We had come a long way already, some 1,700 miles in 3 days since we started
from the Brooklands Motor Museum on Sunday Morning (31 Jan). Under clear
skies, that first day had been a breeze, fast and easy over mostly straight
roads, and adrenaline had overcome thoughts of sleep as we drove further into
the night. The Triumphs heater was working well, so it wasn't until midnight
approached and we joined a long queue (line) for petrol outside a little cafe
in Erize-la-Petite that we realised how cold it was - minus 11 degrees
Celsius, someone said. We could only wonder at the fortitude of the Vintageant
crews in their open topped monstes; catching them on the road, we'd first see
a pair of tiny glimmering rubies in the darkness, the a great black Gothic
shape silhouetted against the moonlit sky or the yellow aura from two giant
headlamps. As we overtook these bellowing beasts, which took every ounce of
the Triumph's performance, we were overwhelmed by their sheer size, their hub
spinners whirring past somewhere above our heads. The heroism of their pilots
was captured in an unforgettable, other-worldly moment at Erize-la-Petite,
where in the shadows beyond the cafe's warm light, I glimpsed two Titans clad
in heavy fur-lined leather armour leaning motionless against an outlandishly
long-tailed 4,479cc 1938 Lagonda Le Mans, the whole frozen ensemble looking
like a giant cast-iron monument to speed, power and endurance. How they coped
with the wind chill, I cannot imagine; just after we reached the snow line, we
realised the Triumph's heater didn't work at less than 60 mph. Soon after that
we encountered our first snow and realised, as we sat broadside across the
road, taht our tyres didn't work either ...

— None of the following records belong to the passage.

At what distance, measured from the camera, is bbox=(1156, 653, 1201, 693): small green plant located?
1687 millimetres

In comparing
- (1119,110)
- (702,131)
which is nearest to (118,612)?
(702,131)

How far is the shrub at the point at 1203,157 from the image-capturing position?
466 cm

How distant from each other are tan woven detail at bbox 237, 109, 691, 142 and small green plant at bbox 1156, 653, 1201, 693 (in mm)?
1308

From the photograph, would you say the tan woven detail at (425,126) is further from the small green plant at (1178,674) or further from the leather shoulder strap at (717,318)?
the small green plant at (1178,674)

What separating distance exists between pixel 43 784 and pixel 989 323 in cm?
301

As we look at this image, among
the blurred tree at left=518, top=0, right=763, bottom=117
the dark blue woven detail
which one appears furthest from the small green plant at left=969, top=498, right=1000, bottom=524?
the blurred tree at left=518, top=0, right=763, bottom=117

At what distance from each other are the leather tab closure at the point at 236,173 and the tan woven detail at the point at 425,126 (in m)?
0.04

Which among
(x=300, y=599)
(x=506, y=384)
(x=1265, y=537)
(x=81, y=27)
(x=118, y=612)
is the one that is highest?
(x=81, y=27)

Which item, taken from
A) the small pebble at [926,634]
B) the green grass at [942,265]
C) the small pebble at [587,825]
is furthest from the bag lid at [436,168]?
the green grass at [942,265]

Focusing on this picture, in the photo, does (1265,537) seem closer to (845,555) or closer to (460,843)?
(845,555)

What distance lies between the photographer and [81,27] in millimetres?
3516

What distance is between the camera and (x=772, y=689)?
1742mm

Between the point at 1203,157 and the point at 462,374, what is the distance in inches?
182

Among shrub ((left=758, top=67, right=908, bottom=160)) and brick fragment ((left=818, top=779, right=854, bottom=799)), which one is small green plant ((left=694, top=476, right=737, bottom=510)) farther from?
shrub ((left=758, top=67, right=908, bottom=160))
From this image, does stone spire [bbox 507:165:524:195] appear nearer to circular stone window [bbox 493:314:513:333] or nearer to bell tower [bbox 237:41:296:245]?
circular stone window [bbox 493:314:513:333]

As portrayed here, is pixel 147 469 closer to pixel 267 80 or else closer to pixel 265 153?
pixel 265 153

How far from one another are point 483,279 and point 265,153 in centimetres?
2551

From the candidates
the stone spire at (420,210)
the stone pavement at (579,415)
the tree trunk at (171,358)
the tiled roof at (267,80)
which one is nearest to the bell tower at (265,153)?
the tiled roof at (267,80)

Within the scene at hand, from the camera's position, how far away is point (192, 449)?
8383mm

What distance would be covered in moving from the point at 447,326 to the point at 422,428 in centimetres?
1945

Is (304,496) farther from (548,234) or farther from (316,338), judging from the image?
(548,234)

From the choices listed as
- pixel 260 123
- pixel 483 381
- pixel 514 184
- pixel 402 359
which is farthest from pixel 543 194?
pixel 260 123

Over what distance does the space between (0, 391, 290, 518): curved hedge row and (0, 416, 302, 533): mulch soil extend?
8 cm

We had feared as much. The chaps at Racetorations in Gainsborough,
Lincolnshire had called me a few days before the start to say the flexible
winter tyres originally fitted didn't suit such a quick little car on dry
roads; in a last minute panic, we fitted Avon CR6 tyres, which were fabulous
on Tarmac, wet or dry, but whose ZZ tread pattern stood a snowball in hell's
chance when the going got icy. We carried snow chains, of course, as is
compulsory in France, and had practised fitting them in historic rally expert
Mark Tipping's warm, dry and well-lit Weybridge workshop. It was dead easy.
But now we were driving a GT6 loaded with spares and luggage, and the rear
wheels had disappeared into the arches, along with any hope of fitting the
"rapid-fit self-adjusting" chains in less than half-an-hour, while wearing
gloves, or without losing a good deal of skin in the process.